GeoJSON Sequence Streaming
High-performance, chunked binary streaming for geospatial features using the Apache Arrow-based GeoJSON Sequence Format (GSF). OGC Standard Stable
Overview
Traditional GeoJSON is human-readable but inefficient for large datasets and real-time pipelines. GeoJSON Sequence Streaming delivers features as compressed binary chunks over HTTP, reducing payload size by up to 70% while maintaining full OGC compliance.
The format leverages Apache Arrow's columnar structure to enable zero-copy deserialization, making it ideal for:
- Real-time telemetry & IoT sensor networks
- High-frequency financial geospatial data
- Large-scale vector tile generation
- Server-to-server feature sync pipelines
Specification & HTTP Headers
Streaming requires specific headers to negotiate chunked transfer and binary encoding. The server pushes Arrow batches wrapped in a GSF container.
Request Headers
| Header | Description | Example |
|---|---|---|
Accept | Request GSF format | application/x-geojson-seq |
Transfer-Encoding | Enable chunked delivery | chunked |
Accept-Encoding | Compression support | gzip, br, zstd |
Response Headers
| Header | Description | Example |
|---|---|---|
Content-Type | GSF binary stream | application/x-geojson-seq |
X-GSF-Features-Total | Estimated total count | 124580 |
X-GSF-Batch-Size | Features per chunk | 1000 |
The stream follows HTTP/1.1 chunked transfer encoding. Each chunk contains a self-describing Arrow IPC message with schema metadata in the initial batch.
Implementation Examples
Use the following examples to request and consume GeoJSON Sequence streams in your application.
Performance Benchmarks
Comparative analysis across 1M point features with 12 attributes each. Tests run on AWS r5.2xlarge instances.

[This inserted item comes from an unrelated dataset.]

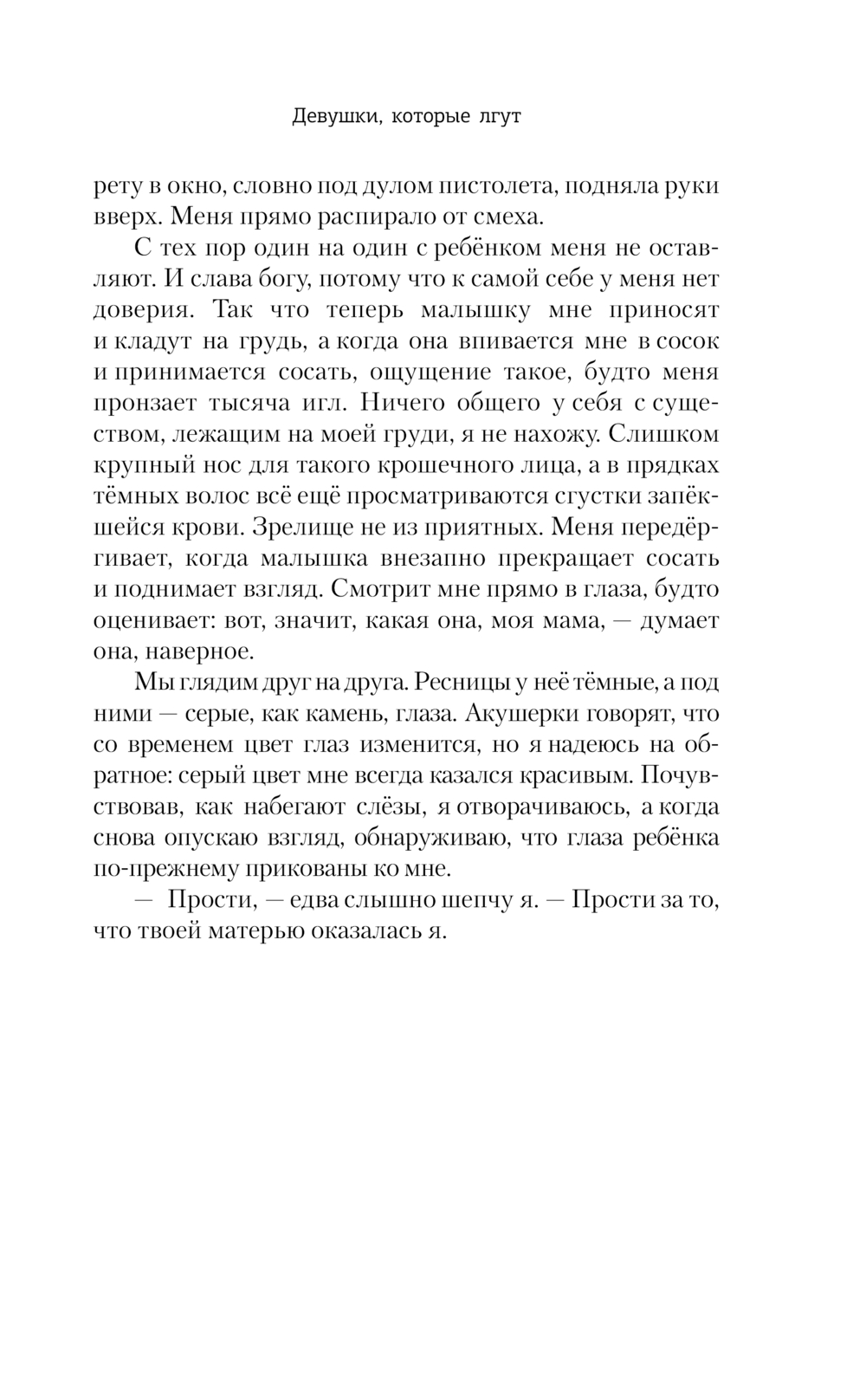 Девушки, которые лгут

рету в окно, словно под дулом пистолета, подняла руки вверх. Меня прямо распирало от смеха.

С тех пор один на один с ребёнком меня не оставляют. И слава богу, потому что к самой себе у меня нет доверия. Так что теперь малышку мне приносят и кладут на грудь, а когда она впивается мне в сосок и принимается сосать, ощущение такое, будто меня пронзает тысяча игл. Ничего общего у себя с существом, лежащим на моей груди, я не нахожу. Слишком крупный нос для такого крошечного лица, а в прядках тёмных волос всё ещё просматриваются сгустки запёкшейся крови. Зрелище не из приятных. Меня передёргивает, когда малышка внезапно прекращает сосать и поднимает взгляд. Смотрит мне прямо в глаза, будто оценивает: вот, значит, какая она, моя мама, — думает она, наверное.

Мы глядим друг на друга. Ресницы у неё тёмные, а под ними — серые, как камень, глаза. Акушерки говорят, что со временем цвет глаз изменится, но я надеюсь на обратное: серый цвет мне всегда казался красивым. Почувствовав, как набегают слёзы, я отворачиваюсь, а когда снова опускаю взгляд, обнаруживаю, что глаза ребёнка по-прежнему прикованы ко мне.

— Прости, — едва слышно шепчу я. — Прости за то, что твоей матерью оказалась я.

| Metric | Traditional GeoJSON | GeoJSON Sequence | GeoParquet |
|---|---|---|---|
| Payload Size | 284 MB | 86 MB (↓69%) | 72 MB |
| Parse Time (CPU) | 1.8s | 0.4s (↓77%) | 0.6s |
| Memory Footprint | 620 MB | 115 MB | 98 MB |
| Streaming Latency | Block-based | Sub-10ms chunks | File-based |
While GSF excels in streaming and incremental parsing, GeoParquet remains superior for offline analytics and columnar querying. Choose GSF for real-time pipelines and GeoParquet for batch processing.
FAQ & Troubleshooting
Q: Does GeoServer support partial stream resumption?
Yes. Use the Range: bytes=start- header alongside the GSF format. The server tracks chunk boundaries via the X-GSF-Chunk-ID trailer.

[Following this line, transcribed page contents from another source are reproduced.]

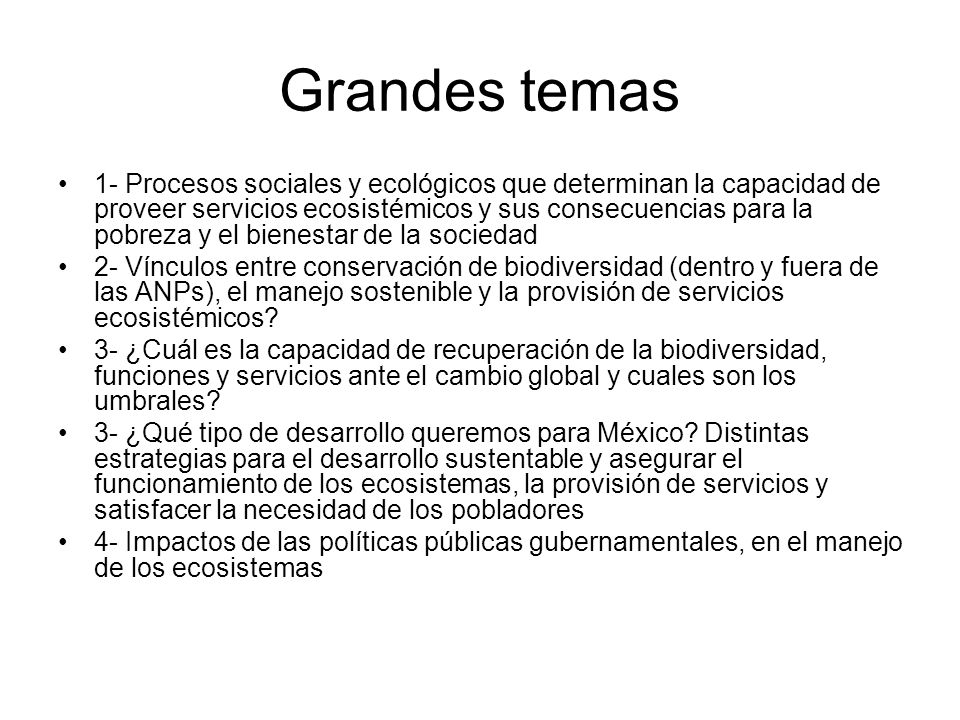 Grandes temas

• 1- Procesos sociales y ecológicos que determinan la capacidad de proveer servicios ecosistémicos y sus consecuencias para la pobreza y el bienestar de la sociedad
• 2- Vínculos entre conservación de biodiversidad (dentro y fuera de las ANPs), el manejo sostenible y la provisión de servicios ecosistémicos?
• 3- ¿Cuál es la capacidad de recuperación de la biodiversidad, funciones y servicios ante el cambio global y cuales son los umbrales?
• 3- ¿Qué tipo de desarrollo queremos para México? Distintas estrategias para el desarrollo sustentable y asegurar el funcionamiento de los ecosistemas, la provisión de servicios y satisfacer la necesidad de los pobladores
• 4- Impactos de las políticas públicas gubernamentales, en el manejo de los ecosistemas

Q: How do I handle schema evolution in live streams?
GSF embeds schema metadata in every batch header. Clients should verify the schema_version field before deserializing. Breaking changes trigger a 410 Gone with migration guidance.
Q: Is compression applied automatically?
Compression is negotiated via Accept-Encoding. We recommend zstd or brotli for optimal CPU/memory tradeoffs. Uncompressed chunks are available for debugging.
Q: Can I filter features during streaming?
Server-side filtering supports OGC CQL2 expressions. Add ?filter=cql:expression to your request. Note that complex spatial predicates may increase initial chunk latency.